## Supplied text
....

MP September 18, 2008 at 10:38 AM  

This is impossible questions to answer. I have the proverbial 2 strikes against me, black and woman, and when I look at life in through the lense of who has it the hardest I start to feel hopeless.

If we look back to the civil rights movement black women supported black me in efforts to be seen as contributing members of society. We support them expecting that they would turn back around and lift us up with them. That didn't happen. Happening simultaneously was the Women's Rights movement. White women reached out to us for a reciprocated support but we were taught that they were not be trusted. We also taught that race came before sex. In the end the hierarchy went something like this, white men, black men, white women, black women.

It doesn't matter how much we progress in terms of race men all throughout history have shown that they are intimidated by women in power and would much rather not see them there.

So who's life sucks most? Black women. In this argument the winners are the losers.

MP September 18, 2008 at 12:53 PM  

i just re-read what i wrote earlier and I HAVE GOT TO START PROOF READING!!!!!!!!

T September 18, 2008 at 2:38 PM  

"Tell your colleague that trying to find such ethical equilibrium lets evildoers off the hook and is a poor substitute for justice."

@ submarine, I love that quote. I wish I'd thought of it first. :)

reflection September 18, 2008 at 3:44 PM  

I agree, well said Submariner. I'm glad we can have such open and candid discussions about these topics of racism and sexism. One positive result of this election, regardless of the outcome, is that it's opening the door for these discussions to be a common day occurence. I personally think this is a great thing.

....

## Dataset rows

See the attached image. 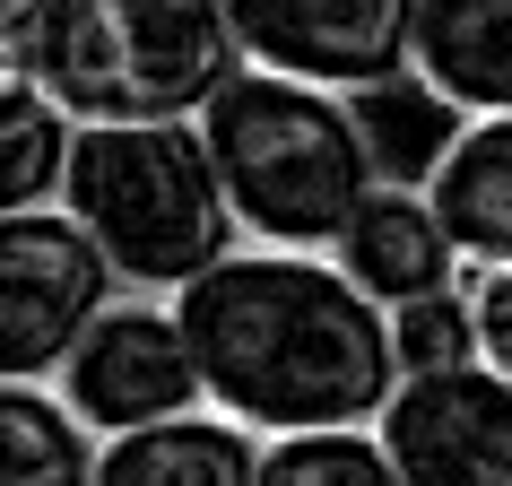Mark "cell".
<instances>
[{
  "mask_svg": "<svg viewBox=\"0 0 512 486\" xmlns=\"http://www.w3.org/2000/svg\"><path fill=\"white\" fill-rule=\"evenodd\" d=\"M417 87L452 113H512V0H417Z\"/></svg>",
  "mask_w": 512,
  "mask_h": 486,
  "instance_id": "7c38bea8",
  "label": "cell"
},
{
  "mask_svg": "<svg viewBox=\"0 0 512 486\" xmlns=\"http://www.w3.org/2000/svg\"><path fill=\"white\" fill-rule=\"evenodd\" d=\"M70 157H79V113L9 61V79H0V209L61 200L70 191Z\"/></svg>",
  "mask_w": 512,
  "mask_h": 486,
  "instance_id": "5bb4252c",
  "label": "cell"
},
{
  "mask_svg": "<svg viewBox=\"0 0 512 486\" xmlns=\"http://www.w3.org/2000/svg\"><path fill=\"white\" fill-rule=\"evenodd\" d=\"M469 296H478V348L512 374V270H478Z\"/></svg>",
  "mask_w": 512,
  "mask_h": 486,
  "instance_id": "e0dca14e",
  "label": "cell"
},
{
  "mask_svg": "<svg viewBox=\"0 0 512 486\" xmlns=\"http://www.w3.org/2000/svg\"><path fill=\"white\" fill-rule=\"evenodd\" d=\"M200 131H209V157L235 191V217L252 243L330 252L382 183V148L365 113L348 105V87L296 79V70L243 61L217 87V105L200 113Z\"/></svg>",
  "mask_w": 512,
  "mask_h": 486,
  "instance_id": "7a4b0ae2",
  "label": "cell"
},
{
  "mask_svg": "<svg viewBox=\"0 0 512 486\" xmlns=\"http://www.w3.org/2000/svg\"><path fill=\"white\" fill-rule=\"evenodd\" d=\"M235 35L261 70L382 96L417 79V0H226Z\"/></svg>",
  "mask_w": 512,
  "mask_h": 486,
  "instance_id": "ba28073f",
  "label": "cell"
},
{
  "mask_svg": "<svg viewBox=\"0 0 512 486\" xmlns=\"http://www.w3.org/2000/svg\"><path fill=\"white\" fill-rule=\"evenodd\" d=\"M9 61L79 122H200L252 53L226 0H53Z\"/></svg>",
  "mask_w": 512,
  "mask_h": 486,
  "instance_id": "3957f363",
  "label": "cell"
},
{
  "mask_svg": "<svg viewBox=\"0 0 512 486\" xmlns=\"http://www.w3.org/2000/svg\"><path fill=\"white\" fill-rule=\"evenodd\" d=\"M105 434L61 400V382H0V486H96Z\"/></svg>",
  "mask_w": 512,
  "mask_h": 486,
  "instance_id": "4fadbf2b",
  "label": "cell"
},
{
  "mask_svg": "<svg viewBox=\"0 0 512 486\" xmlns=\"http://www.w3.org/2000/svg\"><path fill=\"white\" fill-rule=\"evenodd\" d=\"M200 356V382L252 434L304 426H374L400 391V330L391 304L365 296L339 252L252 243L226 252L174 296Z\"/></svg>",
  "mask_w": 512,
  "mask_h": 486,
  "instance_id": "6da1fadb",
  "label": "cell"
},
{
  "mask_svg": "<svg viewBox=\"0 0 512 486\" xmlns=\"http://www.w3.org/2000/svg\"><path fill=\"white\" fill-rule=\"evenodd\" d=\"M374 426L408 486H512V374L495 356L400 374Z\"/></svg>",
  "mask_w": 512,
  "mask_h": 486,
  "instance_id": "52a82bcc",
  "label": "cell"
},
{
  "mask_svg": "<svg viewBox=\"0 0 512 486\" xmlns=\"http://www.w3.org/2000/svg\"><path fill=\"white\" fill-rule=\"evenodd\" d=\"M261 443L270 434H252L209 400L183 417H157V426L105 434L96 486H261Z\"/></svg>",
  "mask_w": 512,
  "mask_h": 486,
  "instance_id": "30bf717a",
  "label": "cell"
},
{
  "mask_svg": "<svg viewBox=\"0 0 512 486\" xmlns=\"http://www.w3.org/2000/svg\"><path fill=\"white\" fill-rule=\"evenodd\" d=\"M426 191L469 270H512V113H460V131L426 165Z\"/></svg>",
  "mask_w": 512,
  "mask_h": 486,
  "instance_id": "8fae6325",
  "label": "cell"
},
{
  "mask_svg": "<svg viewBox=\"0 0 512 486\" xmlns=\"http://www.w3.org/2000/svg\"><path fill=\"white\" fill-rule=\"evenodd\" d=\"M391 330H400V365H408V374H417V365H460V356H486V348H478V296H460V287L400 304V313H391Z\"/></svg>",
  "mask_w": 512,
  "mask_h": 486,
  "instance_id": "2e32d148",
  "label": "cell"
},
{
  "mask_svg": "<svg viewBox=\"0 0 512 486\" xmlns=\"http://www.w3.org/2000/svg\"><path fill=\"white\" fill-rule=\"evenodd\" d=\"M53 382L96 434H131V426H157V417H183V408L209 400L174 296H148V287L139 296H113Z\"/></svg>",
  "mask_w": 512,
  "mask_h": 486,
  "instance_id": "8992f818",
  "label": "cell"
},
{
  "mask_svg": "<svg viewBox=\"0 0 512 486\" xmlns=\"http://www.w3.org/2000/svg\"><path fill=\"white\" fill-rule=\"evenodd\" d=\"M113 287L122 270L70 200L0 209V382H53Z\"/></svg>",
  "mask_w": 512,
  "mask_h": 486,
  "instance_id": "5b68a950",
  "label": "cell"
},
{
  "mask_svg": "<svg viewBox=\"0 0 512 486\" xmlns=\"http://www.w3.org/2000/svg\"><path fill=\"white\" fill-rule=\"evenodd\" d=\"M261 486H408L382 426H304L261 443Z\"/></svg>",
  "mask_w": 512,
  "mask_h": 486,
  "instance_id": "9a60e30c",
  "label": "cell"
},
{
  "mask_svg": "<svg viewBox=\"0 0 512 486\" xmlns=\"http://www.w3.org/2000/svg\"><path fill=\"white\" fill-rule=\"evenodd\" d=\"M339 252V270L365 287V296H382L391 313L417 296H443V287H460V270H469V252H460V235L443 226V209H434L426 183H391L382 174L374 200L348 217V235L330 243Z\"/></svg>",
  "mask_w": 512,
  "mask_h": 486,
  "instance_id": "9c48e42d",
  "label": "cell"
},
{
  "mask_svg": "<svg viewBox=\"0 0 512 486\" xmlns=\"http://www.w3.org/2000/svg\"><path fill=\"white\" fill-rule=\"evenodd\" d=\"M61 200L96 226L122 287H148V296H183L243 235L200 122H79Z\"/></svg>",
  "mask_w": 512,
  "mask_h": 486,
  "instance_id": "277c9868",
  "label": "cell"
},
{
  "mask_svg": "<svg viewBox=\"0 0 512 486\" xmlns=\"http://www.w3.org/2000/svg\"><path fill=\"white\" fill-rule=\"evenodd\" d=\"M44 9H53V0H0V44H18V35H27Z\"/></svg>",
  "mask_w": 512,
  "mask_h": 486,
  "instance_id": "ac0fdd59",
  "label": "cell"
}]
</instances>
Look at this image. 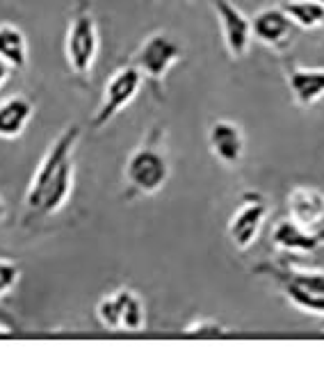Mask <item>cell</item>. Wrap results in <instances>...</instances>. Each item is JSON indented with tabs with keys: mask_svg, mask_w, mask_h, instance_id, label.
<instances>
[{
	"mask_svg": "<svg viewBox=\"0 0 324 365\" xmlns=\"http://www.w3.org/2000/svg\"><path fill=\"white\" fill-rule=\"evenodd\" d=\"M80 140V125L71 123L55 137L44 153L26 192V208L32 215L51 217L64 208L74 190V151Z\"/></svg>",
	"mask_w": 324,
	"mask_h": 365,
	"instance_id": "6da1fadb",
	"label": "cell"
},
{
	"mask_svg": "<svg viewBox=\"0 0 324 365\" xmlns=\"http://www.w3.org/2000/svg\"><path fill=\"white\" fill-rule=\"evenodd\" d=\"M169 174V160L153 142L137 146L126 163V180L140 194H158L167 185Z\"/></svg>",
	"mask_w": 324,
	"mask_h": 365,
	"instance_id": "7a4b0ae2",
	"label": "cell"
},
{
	"mask_svg": "<svg viewBox=\"0 0 324 365\" xmlns=\"http://www.w3.org/2000/svg\"><path fill=\"white\" fill-rule=\"evenodd\" d=\"M98 55V28L87 7H78L66 30V62L76 76H89Z\"/></svg>",
	"mask_w": 324,
	"mask_h": 365,
	"instance_id": "3957f363",
	"label": "cell"
},
{
	"mask_svg": "<svg viewBox=\"0 0 324 365\" xmlns=\"http://www.w3.org/2000/svg\"><path fill=\"white\" fill-rule=\"evenodd\" d=\"M142 83H144V76L135 64L117 68V71L110 76L106 87H103V98H101V106L94 114V119H91V128L101 130L103 125H108L123 108H128L133 98L137 96V91H140Z\"/></svg>",
	"mask_w": 324,
	"mask_h": 365,
	"instance_id": "277c9868",
	"label": "cell"
},
{
	"mask_svg": "<svg viewBox=\"0 0 324 365\" xmlns=\"http://www.w3.org/2000/svg\"><path fill=\"white\" fill-rule=\"evenodd\" d=\"M183 57V46L167 32L151 34L135 53V66L140 68L142 76L148 78L151 83L162 85V80L167 78L171 66Z\"/></svg>",
	"mask_w": 324,
	"mask_h": 365,
	"instance_id": "5b68a950",
	"label": "cell"
},
{
	"mask_svg": "<svg viewBox=\"0 0 324 365\" xmlns=\"http://www.w3.org/2000/svg\"><path fill=\"white\" fill-rule=\"evenodd\" d=\"M215 14L219 19V28H222V37L226 53L233 60H242L251 48V19L245 16V11L236 7L231 0H213Z\"/></svg>",
	"mask_w": 324,
	"mask_h": 365,
	"instance_id": "8992f818",
	"label": "cell"
},
{
	"mask_svg": "<svg viewBox=\"0 0 324 365\" xmlns=\"http://www.w3.org/2000/svg\"><path fill=\"white\" fill-rule=\"evenodd\" d=\"M265 220H268V203L260 197H245V203L231 215L228 222V237L233 247L247 251L256 245Z\"/></svg>",
	"mask_w": 324,
	"mask_h": 365,
	"instance_id": "52a82bcc",
	"label": "cell"
},
{
	"mask_svg": "<svg viewBox=\"0 0 324 365\" xmlns=\"http://www.w3.org/2000/svg\"><path fill=\"white\" fill-rule=\"evenodd\" d=\"M295 23L283 7H263L251 19V34L272 51H283L295 37Z\"/></svg>",
	"mask_w": 324,
	"mask_h": 365,
	"instance_id": "ba28073f",
	"label": "cell"
},
{
	"mask_svg": "<svg viewBox=\"0 0 324 365\" xmlns=\"http://www.w3.org/2000/svg\"><path fill=\"white\" fill-rule=\"evenodd\" d=\"M208 146L224 167H238L245 158V135H242L240 125L231 119H217L211 123Z\"/></svg>",
	"mask_w": 324,
	"mask_h": 365,
	"instance_id": "9c48e42d",
	"label": "cell"
},
{
	"mask_svg": "<svg viewBox=\"0 0 324 365\" xmlns=\"http://www.w3.org/2000/svg\"><path fill=\"white\" fill-rule=\"evenodd\" d=\"M324 237L318 231L297 224L295 220H281L272 228V245L285 254H310L320 249Z\"/></svg>",
	"mask_w": 324,
	"mask_h": 365,
	"instance_id": "30bf717a",
	"label": "cell"
},
{
	"mask_svg": "<svg viewBox=\"0 0 324 365\" xmlns=\"http://www.w3.org/2000/svg\"><path fill=\"white\" fill-rule=\"evenodd\" d=\"M288 212L290 220L315 231L324 222V192L315 187H295L288 194Z\"/></svg>",
	"mask_w": 324,
	"mask_h": 365,
	"instance_id": "8fae6325",
	"label": "cell"
},
{
	"mask_svg": "<svg viewBox=\"0 0 324 365\" xmlns=\"http://www.w3.org/2000/svg\"><path fill=\"white\" fill-rule=\"evenodd\" d=\"M288 87L299 108H313L318 101L324 98V68L290 66Z\"/></svg>",
	"mask_w": 324,
	"mask_h": 365,
	"instance_id": "7c38bea8",
	"label": "cell"
},
{
	"mask_svg": "<svg viewBox=\"0 0 324 365\" xmlns=\"http://www.w3.org/2000/svg\"><path fill=\"white\" fill-rule=\"evenodd\" d=\"M34 114V103L23 96L14 94L0 101V140H16L28 128V123Z\"/></svg>",
	"mask_w": 324,
	"mask_h": 365,
	"instance_id": "4fadbf2b",
	"label": "cell"
},
{
	"mask_svg": "<svg viewBox=\"0 0 324 365\" xmlns=\"http://www.w3.org/2000/svg\"><path fill=\"white\" fill-rule=\"evenodd\" d=\"M256 272L270 274V277L276 279L279 283H293V285H297V288H302V290L324 294V269H308V267L293 265V262H283L281 267L258 265Z\"/></svg>",
	"mask_w": 324,
	"mask_h": 365,
	"instance_id": "5bb4252c",
	"label": "cell"
},
{
	"mask_svg": "<svg viewBox=\"0 0 324 365\" xmlns=\"http://www.w3.org/2000/svg\"><path fill=\"white\" fill-rule=\"evenodd\" d=\"M114 294V304H117V317H119V331H131L137 334L146 327V308L140 294L135 290L121 288Z\"/></svg>",
	"mask_w": 324,
	"mask_h": 365,
	"instance_id": "9a60e30c",
	"label": "cell"
},
{
	"mask_svg": "<svg viewBox=\"0 0 324 365\" xmlns=\"http://www.w3.org/2000/svg\"><path fill=\"white\" fill-rule=\"evenodd\" d=\"M0 60H5L16 71H23L28 66L26 34L11 23H0Z\"/></svg>",
	"mask_w": 324,
	"mask_h": 365,
	"instance_id": "2e32d148",
	"label": "cell"
},
{
	"mask_svg": "<svg viewBox=\"0 0 324 365\" xmlns=\"http://www.w3.org/2000/svg\"><path fill=\"white\" fill-rule=\"evenodd\" d=\"M283 9L297 28L315 30L324 26V5L315 3V0H290V3L283 5Z\"/></svg>",
	"mask_w": 324,
	"mask_h": 365,
	"instance_id": "e0dca14e",
	"label": "cell"
},
{
	"mask_svg": "<svg viewBox=\"0 0 324 365\" xmlns=\"http://www.w3.org/2000/svg\"><path fill=\"white\" fill-rule=\"evenodd\" d=\"M281 290L285 294V299L290 302L297 311L324 317V294L302 290V288H297V285H293V283H281Z\"/></svg>",
	"mask_w": 324,
	"mask_h": 365,
	"instance_id": "ac0fdd59",
	"label": "cell"
},
{
	"mask_svg": "<svg viewBox=\"0 0 324 365\" xmlns=\"http://www.w3.org/2000/svg\"><path fill=\"white\" fill-rule=\"evenodd\" d=\"M183 334L188 338H211V340H215V338H224L226 331L222 324L215 322V319L203 317V319H194V322H190L188 327H185Z\"/></svg>",
	"mask_w": 324,
	"mask_h": 365,
	"instance_id": "d6986e66",
	"label": "cell"
},
{
	"mask_svg": "<svg viewBox=\"0 0 324 365\" xmlns=\"http://www.w3.org/2000/svg\"><path fill=\"white\" fill-rule=\"evenodd\" d=\"M96 317H98V322L106 329L119 331V317H117V304H114V294H106L96 304Z\"/></svg>",
	"mask_w": 324,
	"mask_h": 365,
	"instance_id": "ffe728a7",
	"label": "cell"
},
{
	"mask_svg": "<svg viewBox=\"0 0 324 365\" xmlns=\"http://www.w3.org/2000/svg\"><path fill=\"white\" fill-rule=\"evenodd\" d=\"M19 277H21V269L16 262L0 258V299H3L7 292L14 290V285L19 283Z\"/></svg>",
	"mask_w": 324,
	"mask_h": 365,
	"instance_id": "44dd1931",
	"label": "cell"
},
{
	"mask_svg": "<svg viewBox=\"0 0 324 365\" xmlns=\"http://www.w3.org/2000/svg\"><path fill=\"white\" fill-rule=\"evenodd\" d=\"M9 64L5 62V60H0V87H3L5 85V80L9 78Z\"/></svg>",
	"mask_w": 324,
	"mask_h": 365,
	"instance_id": "7402d4cb",
	"label": "cell"
},
{
	"mask_svg": "<svg viewBox=\"0 0 324 365\" xmlns=\"http://www.w3.org/2000/svg\"><path fill=\"white\" fill-rule=\"evenodd\" d=\"M0 334H11V327H5L3 322H0Z\"/></svg>",
	"mask_w": 324,
	"mask_h": 365,
	"instance_id": "603a6c76",
	"label": "cell"
},
{
	"mask_svg": "<svg viewBox=\"0 0 324 365\" xmlns=\"http://www.w3.org/2000/svg\"><path fill=\"white\" fill-rule=\"evenodd\" d=\"M0 217H3V201H0Z\"/></svg>",
	"mask_w": 324,
	"mask_h": 365,
	"instance_id": "cb8c5ba5",
	"label": "cell"
},
{
	"mask_svg": "<svg viewBox=\"0 0 324 365\" xmlns=\"http://www.w3.org/2000/svg\"><path fill=\"white\" fill-rule=\"evenodd\" d=\"M315 3H320V5H324V0H315Z\"/></svg>",
	"mask_w": 324,
	"mask_h": 365,
	"instance_id": "d4e9b609",
	"label": "cell"
},
{
	"mask_svg": "<svg viewBox=\"0 0 324 365\" xmlns=\"http://www.w3.org/2000/svg\"><path fill=\"white\" fill-rule=\"evenodd\" d=\"M322 338H324V331H322Z\"/></svg>",
	"mask_w": 324,
	"mask_h": 365,
	"instance_id": "484cf974",
	"label": "cell"
}]
</instances>
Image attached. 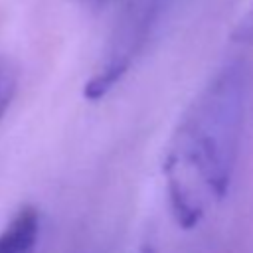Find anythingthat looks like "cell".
<instances>
[{"label": "cell", "instance_id": "2", "mask_svg": "<svg viewBox=\"0 0 253 253\" xmlns=\"http://www.w3.org/2000/svg\"><path fill=\"white\" fill-rule=\"evenodd\" d=\"M40 235V213L24 206L0 233V253H34Z\"/></svg>", "mask_w": 253, "mask_h": 253}, {"label": "cell", "instance_id": "1", "mask_svg": "<svg viewBox=\"0 0 253 253\" xmlns=\"http://www.w3.org/2000/svg\"><path fill=\"white\" fill-rule=\"evenodd\" d=\"M243 117V81L231 69L219 75L180 123L164 160L168 200L178 223L194 227L223 200Z\"/></svg>", "mask_w": 253, "mask_h": 253}]
</instances>
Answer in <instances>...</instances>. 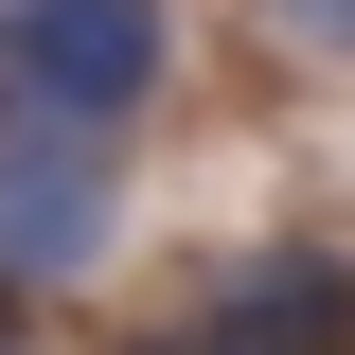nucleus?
<instances>
[{
  "label": "nucleus",
  "instance_id": "f257e3e1",
  "mask_svg": "<svg viewBox=\"0 0 355 355\" xmlns=\"http://www.w3.org/2000/svg\"><path fill=\"white\" fill-rule=\"evenodd\" d=\"M107 125L89 107H36V89H0V284H71L107 249Z\"/></svg>",
  "mask_w": 355,
  "mask_h": 355
},
{
  "label": "nucleus",
  "instance_id": "f03ea898",
  "mask_svg": "<svg viewBox=\"0 0 355 355\" xmlns=\"http://www.w3.org/2000/svg\"><path fill=\"white\" fill-rule=\"evenodd\" d=\"M160 53H178L160 0H0V89L89 107V125H125L142 89H160Z\"/></svg>",
  "mask_w": 355,
  "mask_h": 355
},
{
  "label": "nucleus",
  "instance_id": "7ed1b4c3",
  "mask_svg": "<svg viewBox=\"0 0 355 355\" xmlns=\"http://www.w3.org/2000/svg\"><path fill=\"white\" fill-rule=\"evenodd\" d=\"M196 338H355V266H320V249H266V266H231L214 302H196Z\"/></svg>",
  "mask_w": 355,
  "mask_h": 355
},
{
  "label": "nucleus",
  "instance_id": "20e7f679",
  "mask_svg": "<svg viewBox=\"0 0 355 355\" xmlns=\"http://www.w3.org/2000/svg\"><path fill=\"white\" fill-rule=\"evenodd\" d=\"M284 36H320V53H355V0H284Z\"/></svg>",
  "mask_w": 355,
  "mask_h": 355
},
{
  "label": "nucleus",
  "instance_id": "39448f33",
  "mask_svg": "<svg viewBox=\"0 0 355 355\" xmlns=\"http://www.w3.org/2000/svg\"><path fill=\"white\" fill-rule=\"evenodd\" d=\"M0 320H18V284H0Z\"/></svg>",
  "mask_w": 355,
  "mask_h": 355
}]
</instances>
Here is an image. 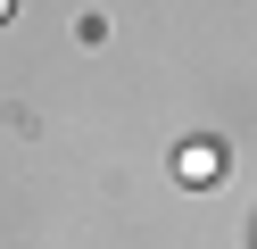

....

## What is asked
Continue the comment thread on racism and sexism from where it stops.

## Answer to this task
Shell September 18, 2008 at 5:55 PM  

When we start getting into who has it worst it gets murky. Let's just say that anyone who isn't a white privileged male is shafted in someway.

The Breaking Point September 21, 2008 at 1:31 AM  

It's no one's place to quantify the suffering of another, but what I will say is that if white women have it worse than black men, well, they should just about be on the verge of extinction.

charlese September 22, 2008 at 8:45 AM  

I don't think anyone wins when we play the my-pain-is-worse-than-your-pain game. I do, however, find it interesting that when there are discussions in the black community about sexism, it is seen largely as a white woman's problem and that problem is largely summed up as pay inequality. Pay inequality is only the tip of the iceberg. To me the relentless objectification of women is a problem that infests our everyday lives to the point that we don't even really recognize it for what it is. If you don't believe me check out the R Kelly post. Or better yet, click on BET. Unfortunately, as a black woman, I have experienced far more sexism from men, women, white AND black alike. Come to think of it, I get more overt discrimination from the people who can afford to dish it out the least -- black men and white women. But I digress...

This question is as old as this country. To some extent, it's irrelevant. Both sexism and racism are equally abhorrent and both serve their intended, mutual purpose -- to distract us from those who benefit from their existence.